Academics may be given limited access to books banned under anti-terrorism laws, federal attorney-general Philip Ruddock said on October 2. His comments came after University of Melbourne vice-chancellor Glyn Davis wrote to Ruddock seeking clarification on the laws.
"I'll be prepared to discuss with my own officials and with state government officials as to whether or not, on a limited basis and a structured basis, material necessary for research can be made available for that particular purpose", Ruddock said on ABC TV's Lateline program.
The University of Melbourne removed three books — Defence of the Muslim Lands, Join the Caravan and The Lofty Mountain — from its library, fearing that it may be breaking laws that prevent the distribution of literature praising "terrorism" or "terrorists". The library bought the books in 2005 for a course on the subject of jihad.
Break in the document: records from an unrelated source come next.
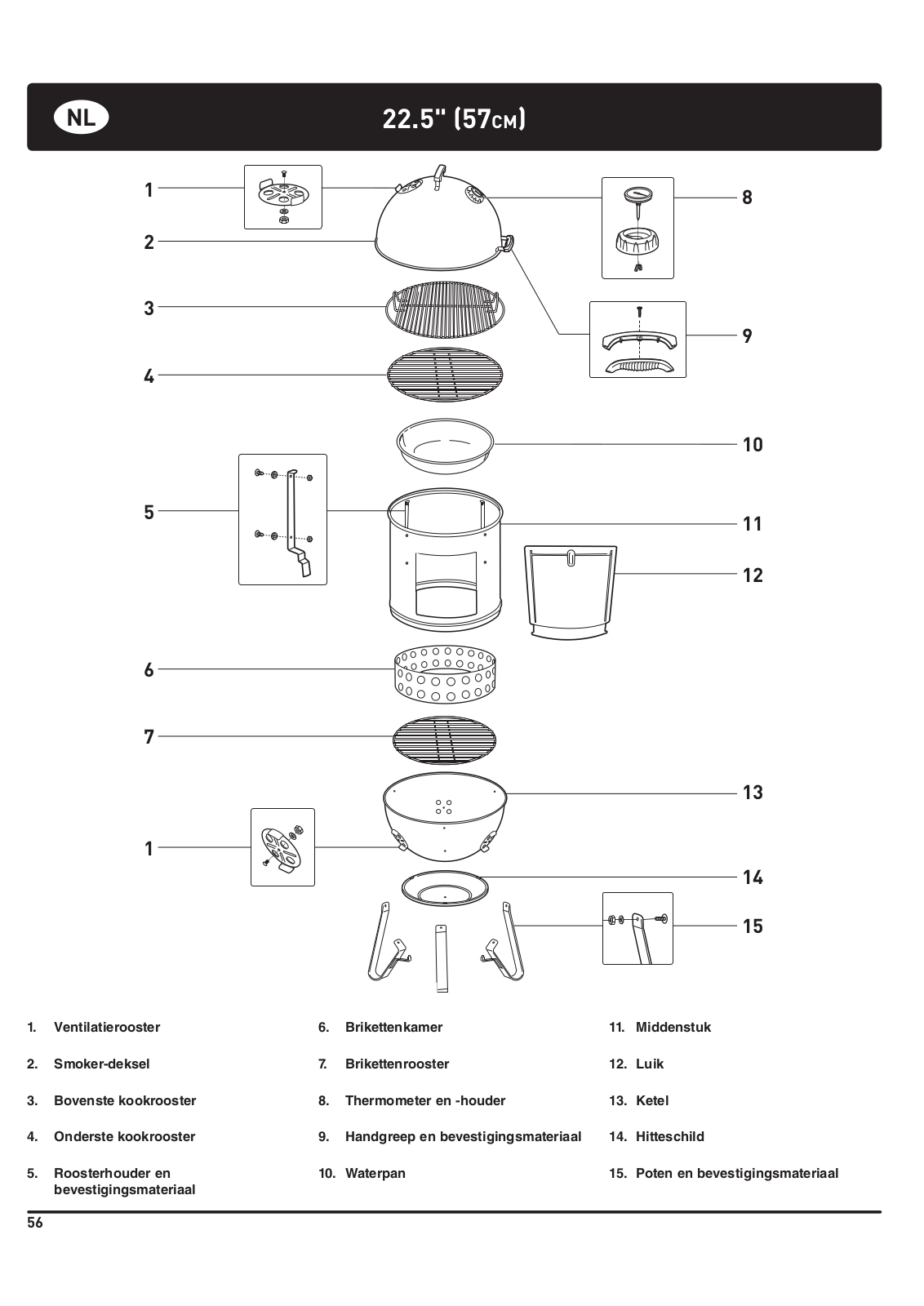 NL

22.5" (57CM)

1
2
3
4
5
6
7
1
8
9
10
11
12
13
14
15

1. Ventilatierooster
2. Smoker-deksel
3. Bovenste kookrooster
4. Onderste kookrooster
5. Roosterhouder en bevestigingsmateriaal

6. Brikettenkamer
7. Brikettenrooster
8. Thermometer en -houder
9. Handgreep en bevestigingsmateriaal
10. Waterpan

11. Middenstuk
12. Luik
13. Ketel
14. Hitteschild
15. Poten en bevestigingsmateriaal

56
University of NSW law expert Professor George Williams told the October 4 Australian that Ruddock's plan to allow reasearchers to have "structured" access to books on terrorism won't work. "It's a misunderstanding of how good research takes place. If researchers have to depend upon a highly structured environment involving an array of permissions, it just won't happen ... the barriers will be too great."
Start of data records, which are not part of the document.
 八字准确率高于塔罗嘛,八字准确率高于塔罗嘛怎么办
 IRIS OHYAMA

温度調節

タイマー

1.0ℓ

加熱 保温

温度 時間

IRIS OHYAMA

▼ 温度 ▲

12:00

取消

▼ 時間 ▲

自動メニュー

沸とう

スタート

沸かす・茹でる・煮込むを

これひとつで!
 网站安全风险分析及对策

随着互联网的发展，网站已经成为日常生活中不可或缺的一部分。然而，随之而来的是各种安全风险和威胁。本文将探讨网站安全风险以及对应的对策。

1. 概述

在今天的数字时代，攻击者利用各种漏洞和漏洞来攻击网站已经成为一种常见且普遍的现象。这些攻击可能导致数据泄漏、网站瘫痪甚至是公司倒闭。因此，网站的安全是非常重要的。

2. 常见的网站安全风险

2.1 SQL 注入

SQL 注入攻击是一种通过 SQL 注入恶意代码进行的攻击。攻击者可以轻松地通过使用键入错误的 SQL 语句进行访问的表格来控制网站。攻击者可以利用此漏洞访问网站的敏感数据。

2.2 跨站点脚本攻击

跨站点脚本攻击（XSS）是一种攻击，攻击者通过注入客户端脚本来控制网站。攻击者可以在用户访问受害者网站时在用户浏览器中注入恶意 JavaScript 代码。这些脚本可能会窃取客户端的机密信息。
Students at Melbourne University have been handing out leaflets and putting up posters around the campus explaining how the banned books can be accessed online. Student union president Bree Ahrens told Green Left Weekly: "We're not advertising these internet versions of the banned books because we agree with the political sentiment expressed in them or because we advocate terrorism. We simply believe that students and researchers have the right to read whatever they want to and that government attempts to limit intellectual freedoms must be resisted."